Sunday, October 02, 2011

Why Rock'N'Roll Needs Brody Dalle

By: Luke Lewis
For: NME.com
Date: February 18th, 2009

Two years after the slow, messy dissolution of The Distillers culminated in their ultimate split, Brody Dalle is back with Spinnerette.

A far poppier beast than her previous band, the tone of Spinnerette's self-titled debut album is set by 'Ghetto Love', a jerky, tensile little number that suggests Karen O doing The Knack's 'My Sharona'.

Elsewhere on the album, 'Valium Knights' kicks off in the hyperactive, breathless manner of 'Ballroom Blitz', while 'Distorting A Code' finds Dalle adopting a breathy, St Etienne-style vocal tone, backed by backward mantras and strange, dissonant harmonies. 'Drain The Blood' it is not.

continued...

So has Dalle sacrificed her snarling, vitriolic edge? Hardly. This is still a bracingly angry sounding record, full of toxic hate-songs such as 'Cupid', about how, in Dalle's words, "I'm going to fuck Cupid and rip his wings out and boil his liver, because he's constantly torturing me" (surely giving him a stern ticking off would be enough..?)

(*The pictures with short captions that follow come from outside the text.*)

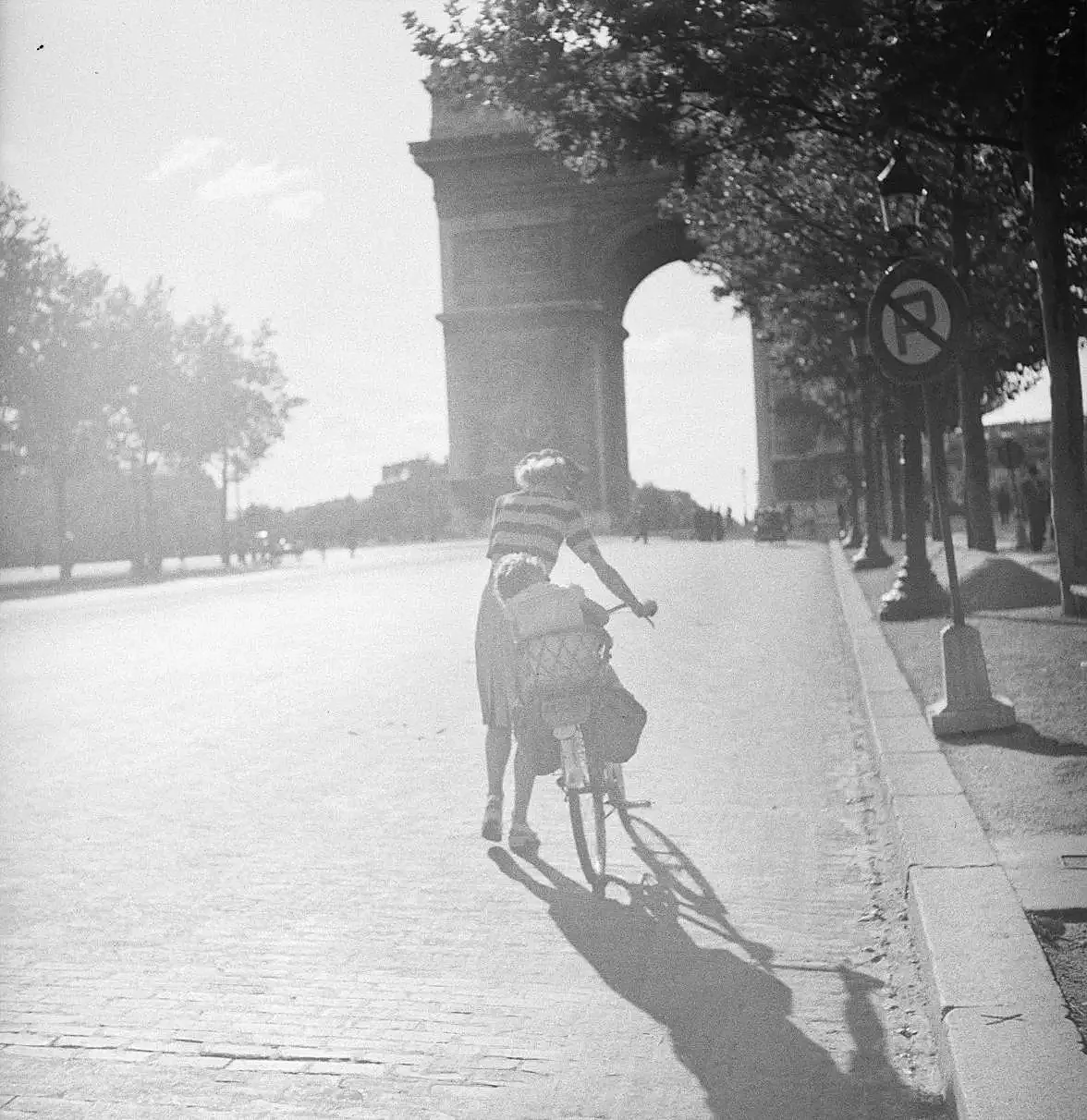 André Zucca en París: bicicletas, fotos y nazis.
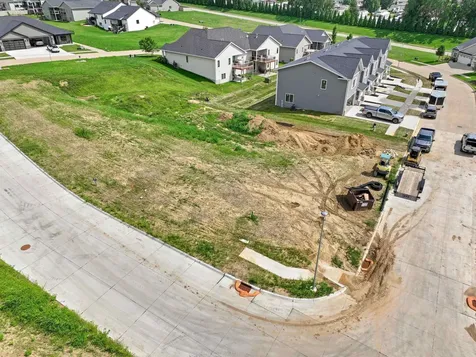 Lot 130 Edenbrook Dubuque IA 52003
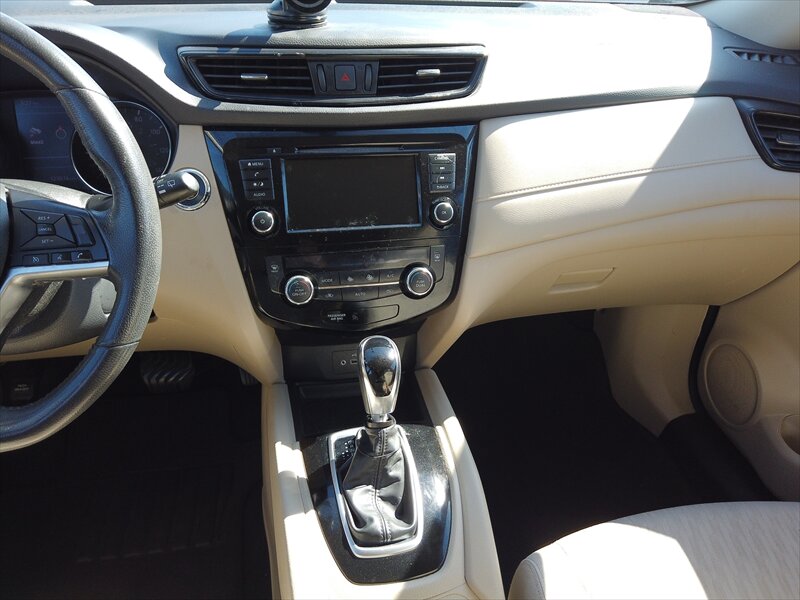 2018 Nissan Rogue SV   - Photo 13 - San Diego, CA 92115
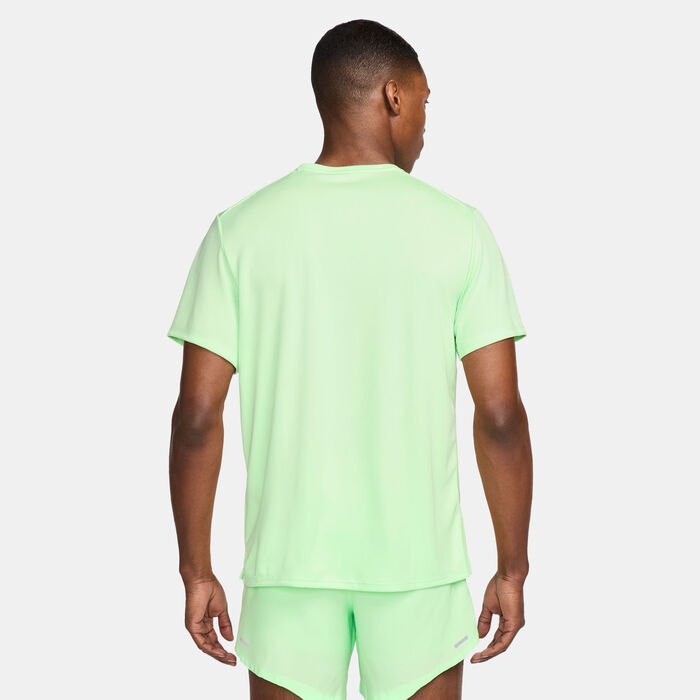 Nike Men's Miler Dri-FIT UV Running T-Shirt Green Nike Men's Miler Dri-FIT UV Running T-Shirt Green image number 1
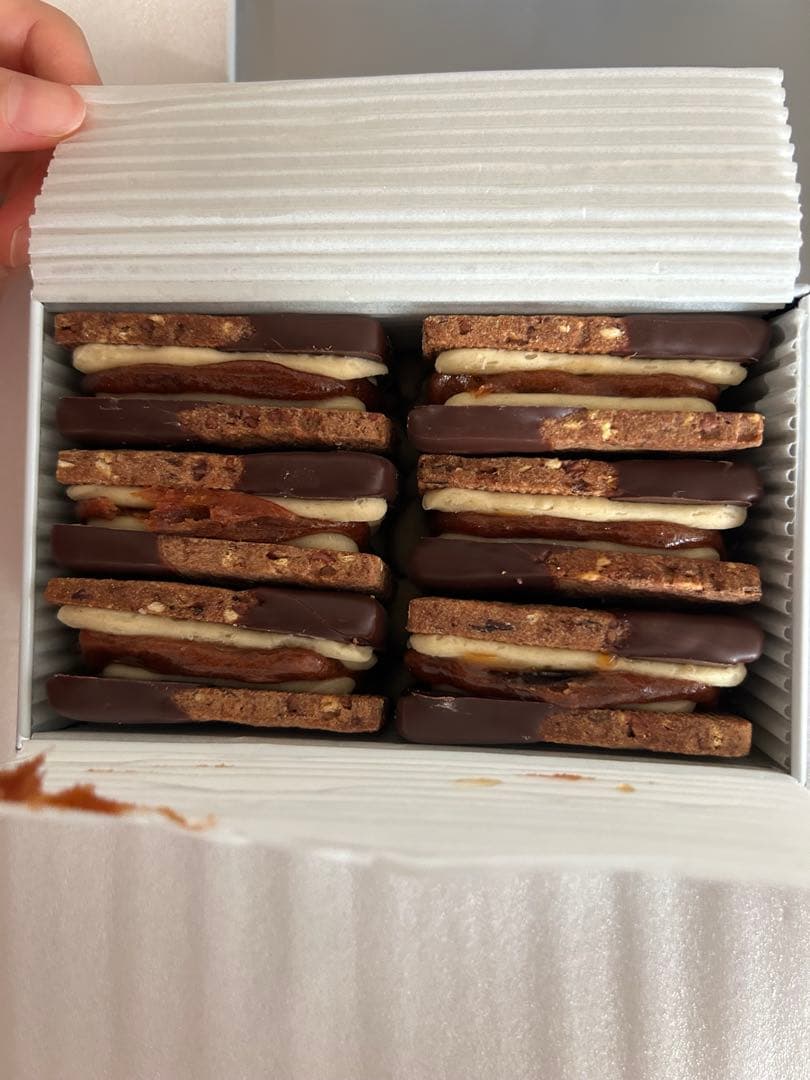 アマゾンカカオ 信州産プルーンとプラムのアマゾンバターサンド カンカン 阪急梅田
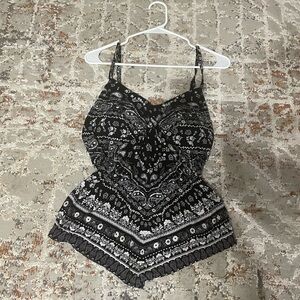 No boundaries black and white bandanna padded tank top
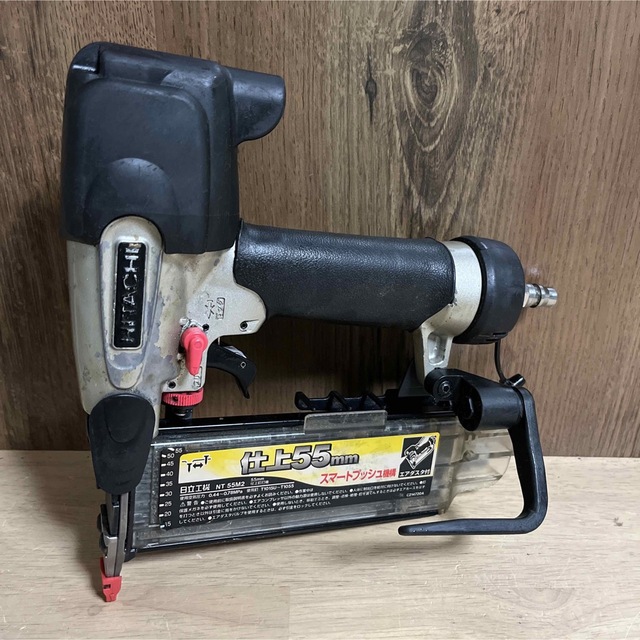 日立 - HIKOKI (旧HITACHI) 仕上げ釘打ち機 完動品の通販 by s48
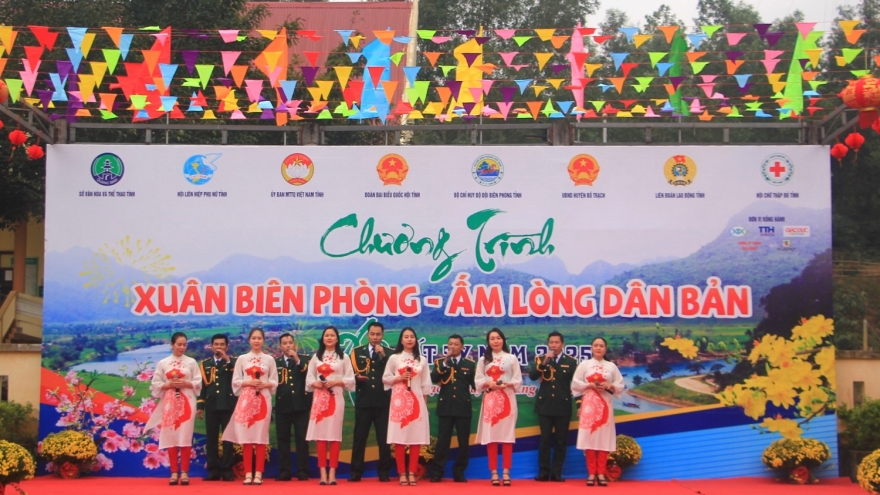 Xuân đoàn kết - Tết thắm tình quân dân tại Lạng Sơn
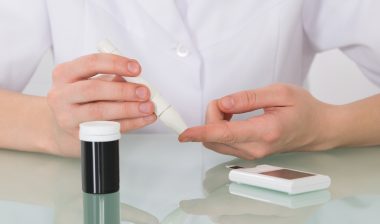 Onglyza heart failure diabetes hands checking blood sugar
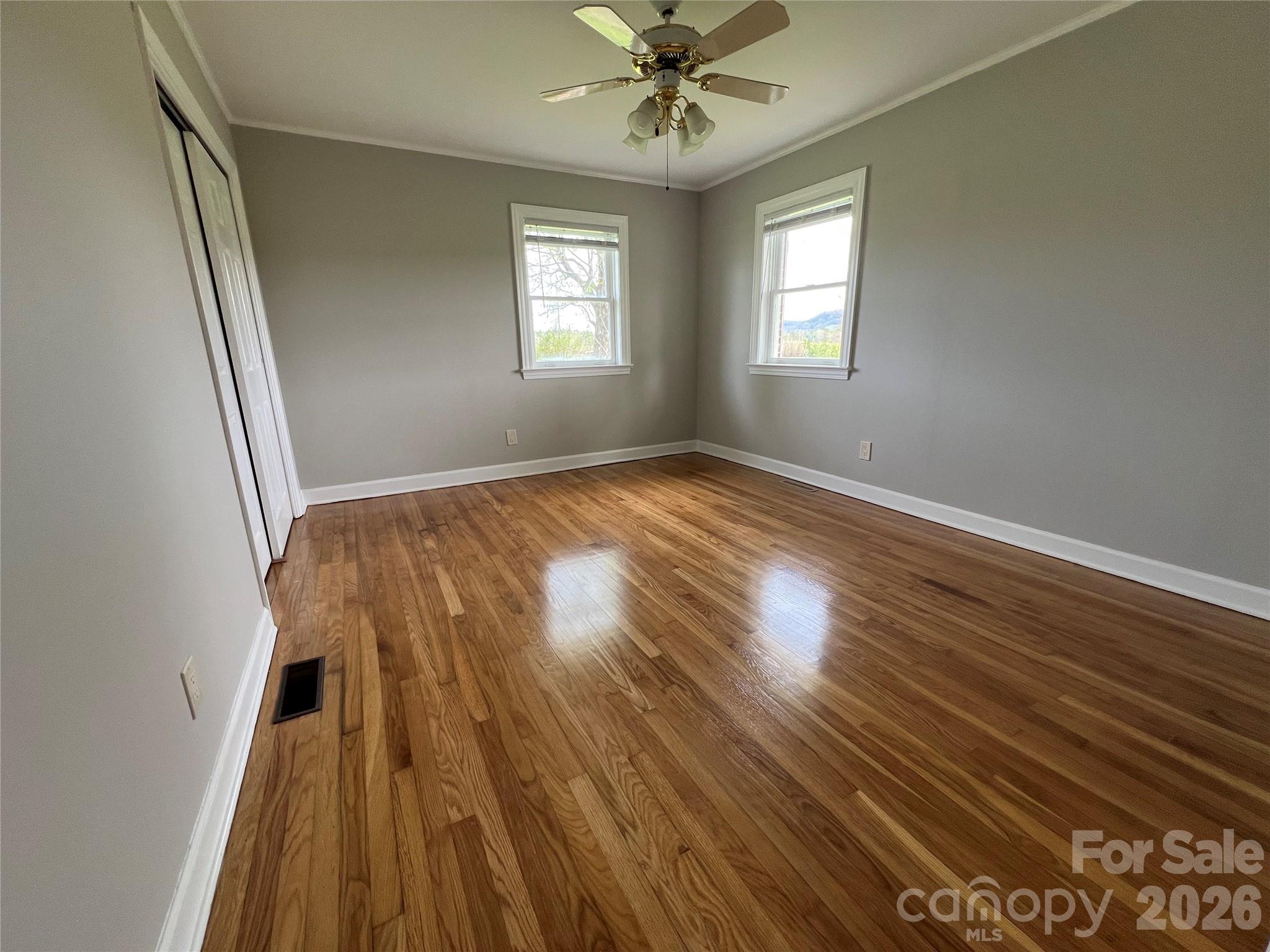 93 Laycock Road Hendersonville, NC 28792 - Photo 16 of 34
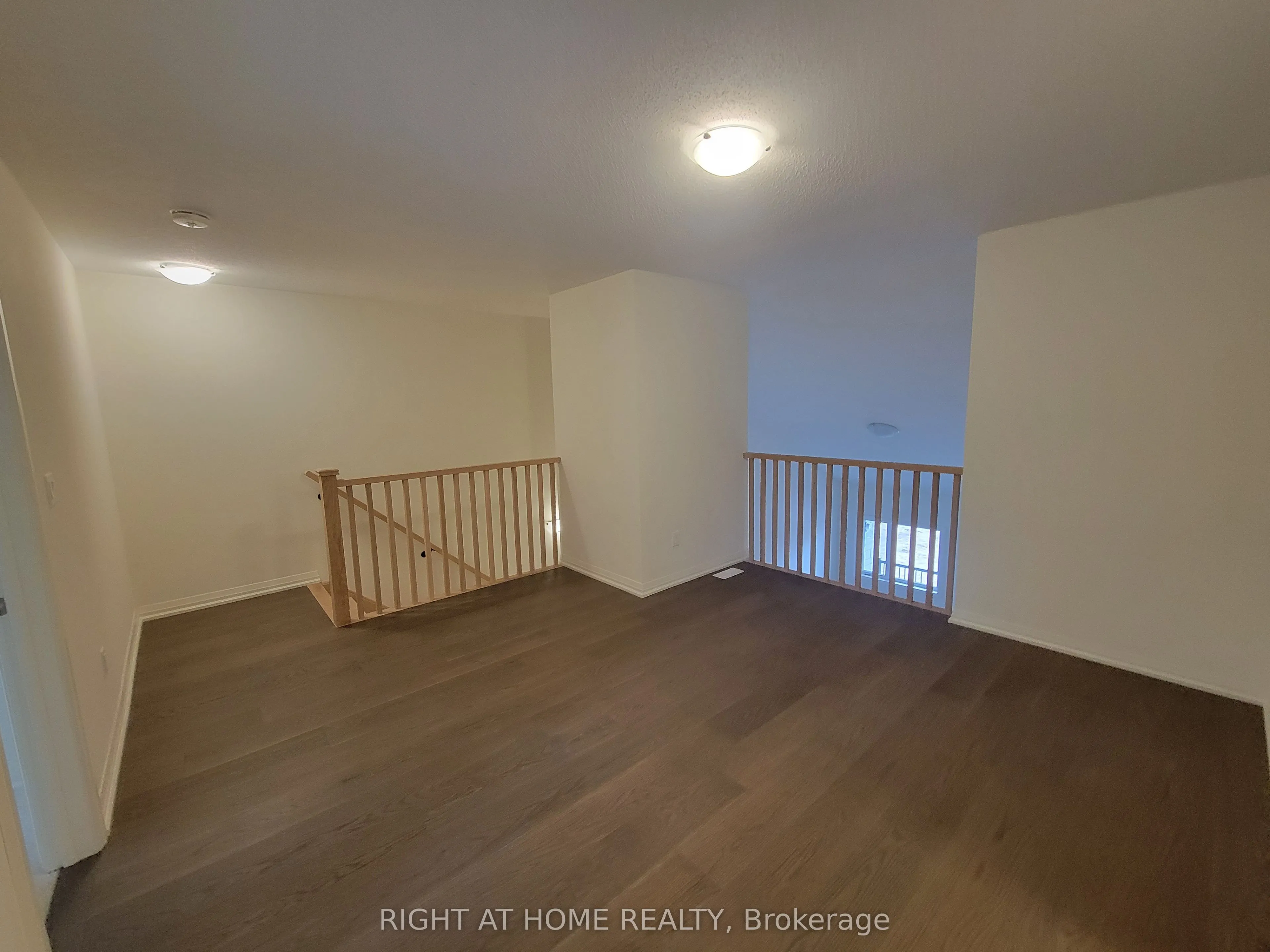 24 Lahey Crescent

Her return couldn't have been timed better. Since Dalle was last on the scene, female vocalists have come to dominate music as never before. But it's a specific type of female voice that owns the zeitgeist in 2009. From the hedonistic electro of Little Boots and La Roux to the zoned-out, 'beans on toast' vignettes of Lily Allen, there's no shortage of female artists able to reflect modern Britain in a wry, frothy manner. What's lacking is a sense of venom, of uncaged ferocity.

When Dalle sings, it's with a jagged, full-throated power that pins you to the back wall – even on something as relatively restrained as 'Ghetto Love'. Welcome back, Brody. 

Rock'n'roll has been a drabber place without you.